Entries provided >>

──────────────────────────────

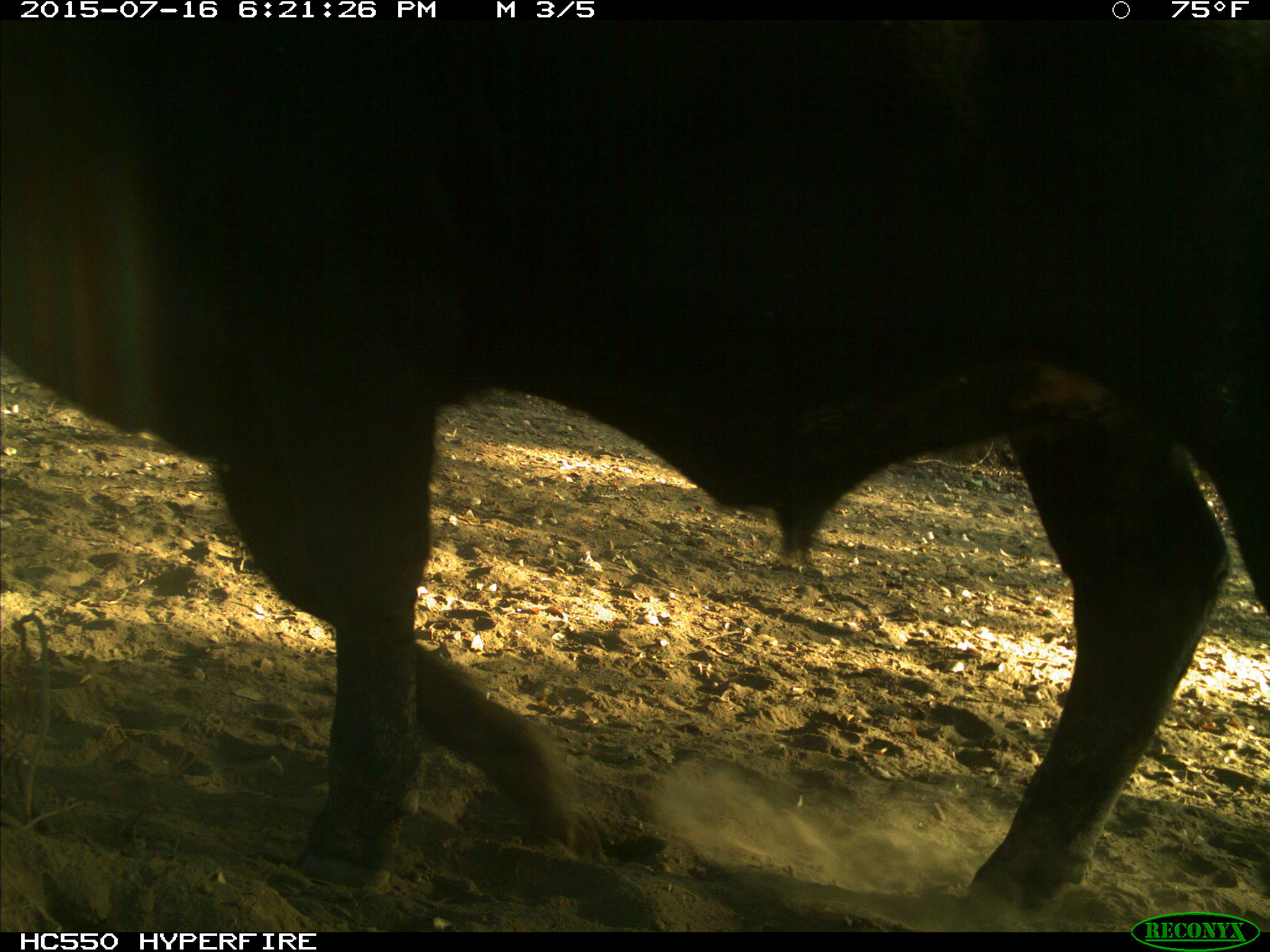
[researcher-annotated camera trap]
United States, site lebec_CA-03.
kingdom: Animalia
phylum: Chordata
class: Mammalia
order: Artiodactyla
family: Bovidae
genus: Bos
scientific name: Bos taurus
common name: domestic cow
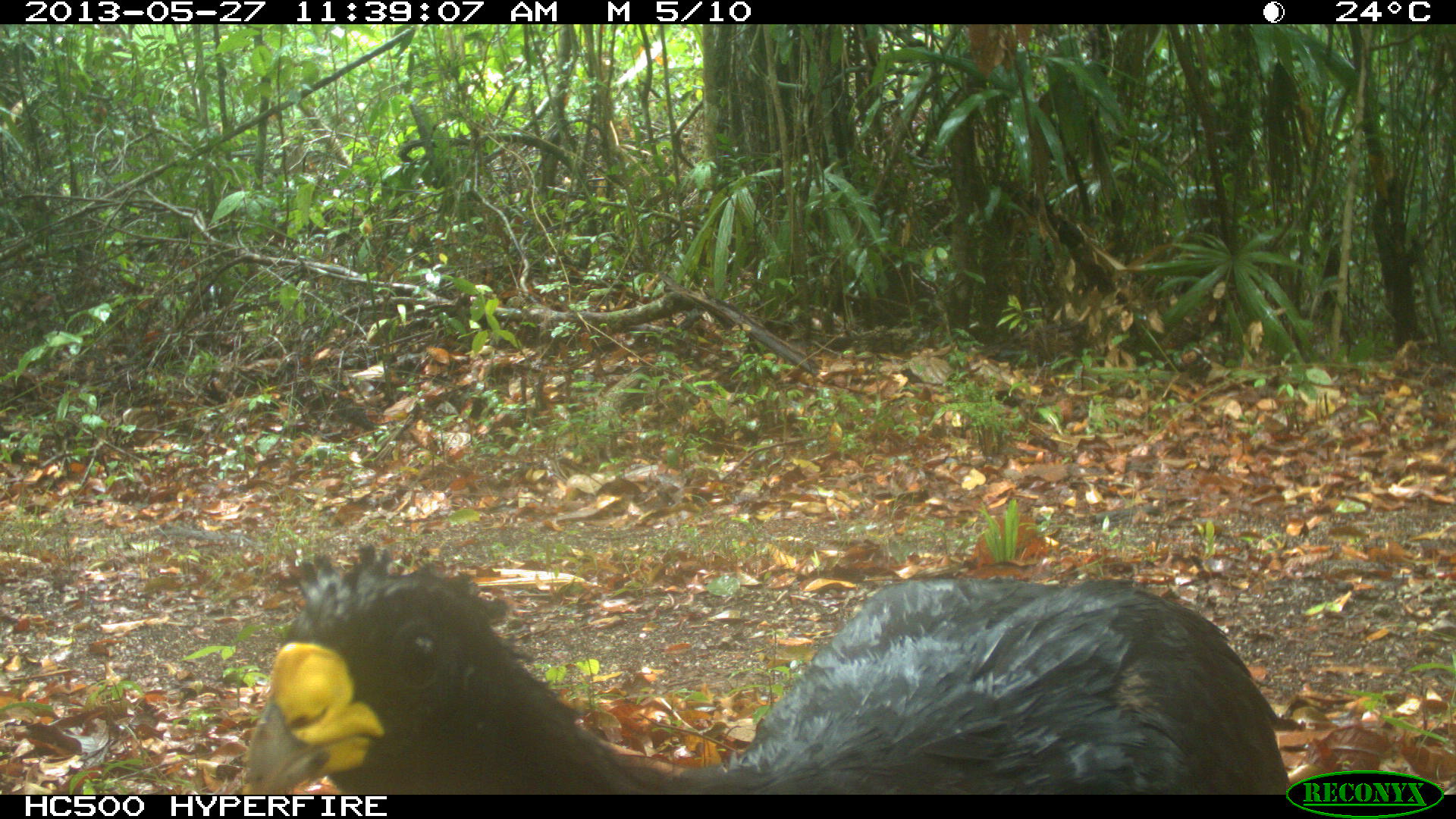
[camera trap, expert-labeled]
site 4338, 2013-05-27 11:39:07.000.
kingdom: Animalia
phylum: Chordata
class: Aves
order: Galliformes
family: Cracidae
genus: Crax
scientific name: Crax rubra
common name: great curassow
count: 1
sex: male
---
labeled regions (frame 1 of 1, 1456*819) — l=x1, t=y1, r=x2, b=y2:
crax rubra: l=240, t=539, r=1289, b=793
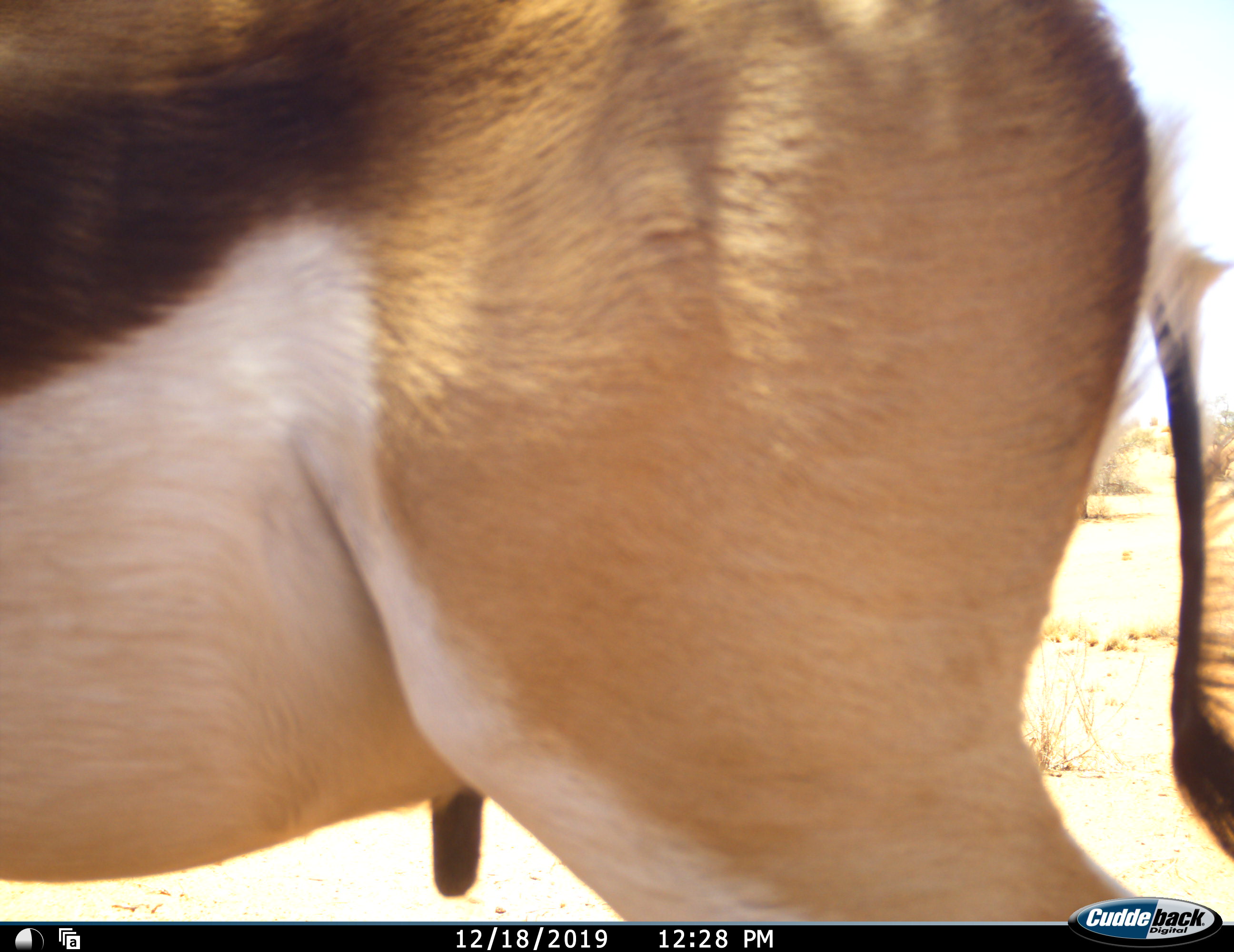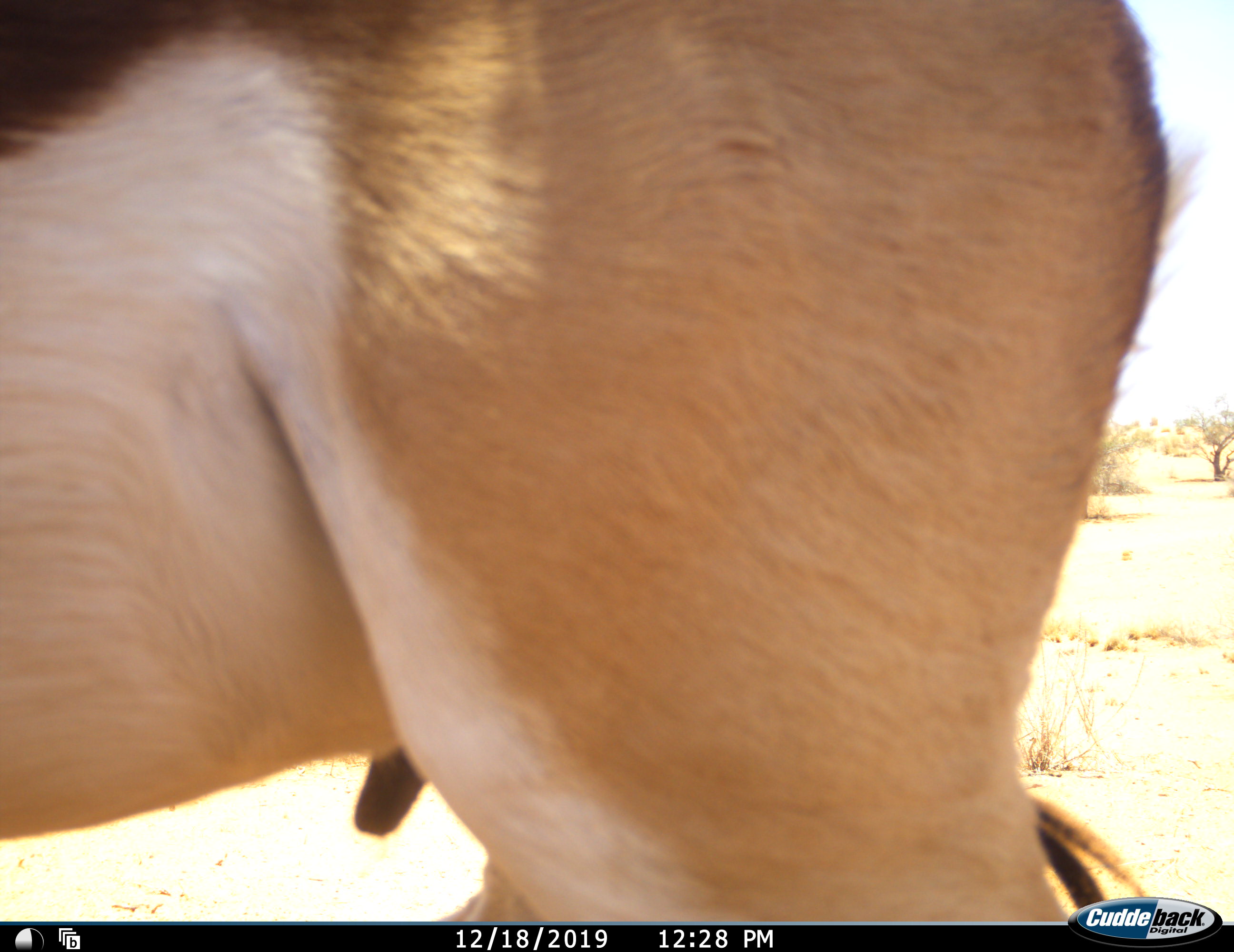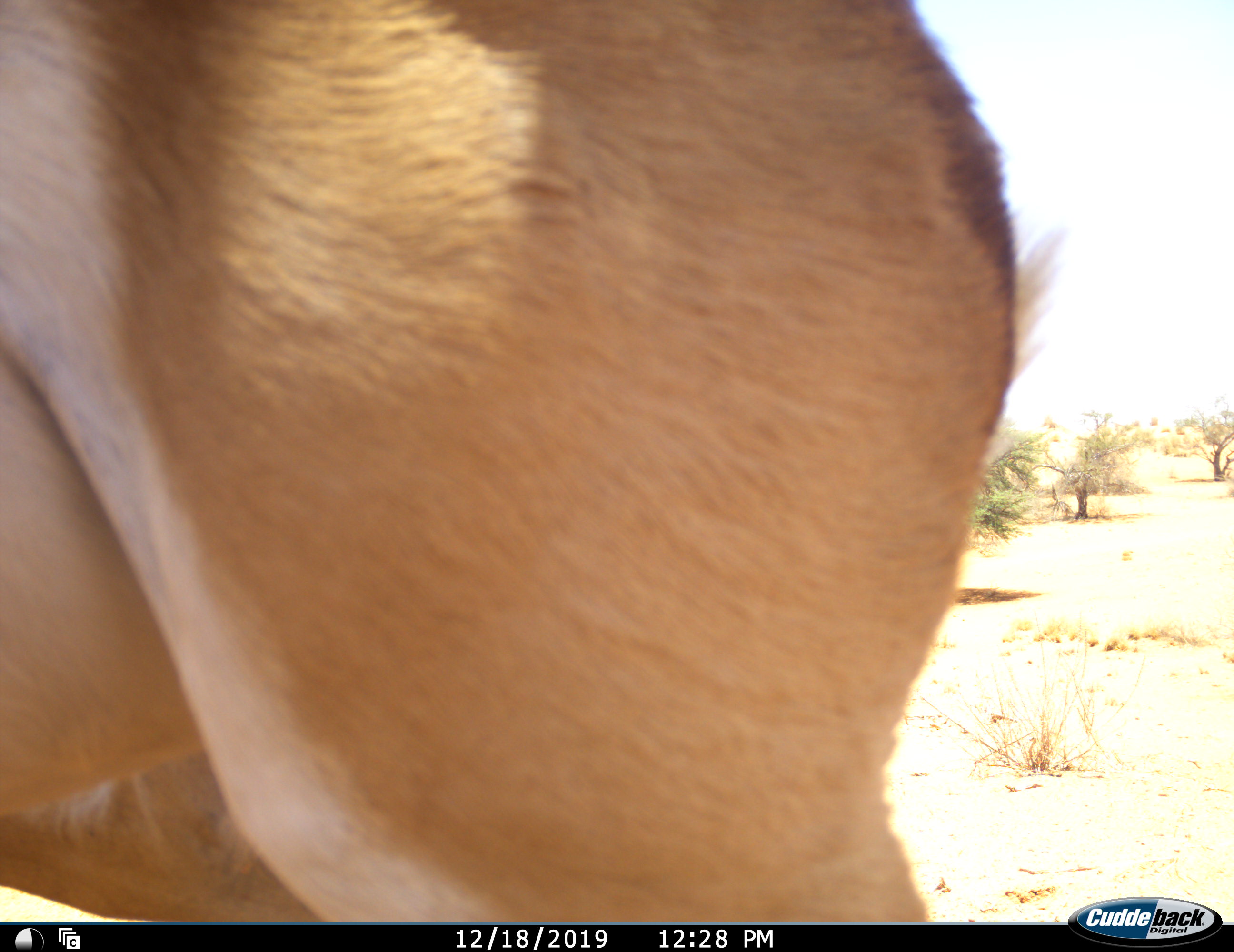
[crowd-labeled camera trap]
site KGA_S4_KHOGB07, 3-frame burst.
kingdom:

──────────────────────────────

Report, from the entries above, each line where "site" is found.

United States, site lebec_CA-03.
site 4338, 2013-05-27 11:39:07.000.
site KGA_S4_KHOGB07, 3-frame burst.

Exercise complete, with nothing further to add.